The battle for the Jeweled Shillelagh, as the trophy is known, may be a microcosm of American culture clashes too, pitting Notre Dame, the stoic Irish Catholic school in the Midwest against the glamour of USC from sunny Los Angeles. Even with so much realignment across the college football landscape, this rivalry persists and is usually one of the most anticipated games of the year for each school.
Lafayette vs Lehigh
The series between these two colleges, which are just 17 miles away from one another in Pennsylvania’s Lehigh Valley, is the most-played rivalry in college football history with 158 meetings since 1884. The teams even met in 1943 and 1944 during WWII while most schools went without football programs.
With history like that, this matchup is simply known as “The Rivalry.” It predates trophies, and the winning team keeps the game ball.
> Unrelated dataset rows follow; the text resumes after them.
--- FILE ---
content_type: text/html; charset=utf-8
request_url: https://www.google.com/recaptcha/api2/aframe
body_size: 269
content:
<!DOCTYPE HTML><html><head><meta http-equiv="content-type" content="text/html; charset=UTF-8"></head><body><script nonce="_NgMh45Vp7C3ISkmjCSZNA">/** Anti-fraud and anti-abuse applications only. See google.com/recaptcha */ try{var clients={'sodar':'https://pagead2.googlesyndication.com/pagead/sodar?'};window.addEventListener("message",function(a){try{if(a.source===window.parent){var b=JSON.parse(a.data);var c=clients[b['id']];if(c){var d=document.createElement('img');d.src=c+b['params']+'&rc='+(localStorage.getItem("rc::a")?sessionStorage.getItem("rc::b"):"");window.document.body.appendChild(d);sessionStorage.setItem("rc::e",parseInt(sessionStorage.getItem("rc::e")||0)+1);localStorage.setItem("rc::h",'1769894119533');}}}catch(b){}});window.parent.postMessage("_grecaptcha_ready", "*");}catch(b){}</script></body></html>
Starting in the 2000s, the regular season game at the end of either teams’ schedules has often become a factor in deciding the winner of the Patriot League.
The 150th meeting of “The Rivalry” in 2014 took place at Yankee Stadium, which was the series’ first neutral-site game in more than a century.
There’s even lore that in Lehigh’s 17-0 victory in the 1918 contest, Lehigh halfback Raymond “Snooks” Dowd ran 115 yards for a touchdown after running the wrong way, circling his own goalposts, and then running the length of the field for the score.
Miami vs Florida State
If you need any validation as to the strength of this rivalry, just look at the NFL players that have come out of either school. Five Heisman Trophy winners. Eight combined national championships.
Both programs not only produce consistent NFL talent, but they also churn out bona fide superstars to play on Sundays, too. Long before either joined the ACC, these rivals from opposite ends of the Sunshine State were both national powerhouses.
This matchup was almost unrivaled when both teams were in their prime, especially from 1984-1994 and then again from 2000-2006. They are both expected to compete for the ACC crown this year and in years to come, so this rivalry still has plenty of juice.
Cal vs Stanford
This matchup may not look too exciting on paper as both programs go through, to put it lightly, rebuilding phases. We won’t even get into the Pac 12 realignment and where that leaves these two schools, but historically speaking, this has been a great rivalry.
I mean come on. If I yell “the band is on the field,” any big college football fan knows that I’m referencing the last-second laterals that lifted the Cal Bears over John Elway’s Stanford Cardinal in 1982 — it’s known as “The Play.”
That finish, at the very least, rivals that of the 2013 Iron Bowl for one of the most improbable finishes ever in college football. Known as “The Big Game” or “the Battle for the Axe,” Cal and Stanford have played each other in football since 1892.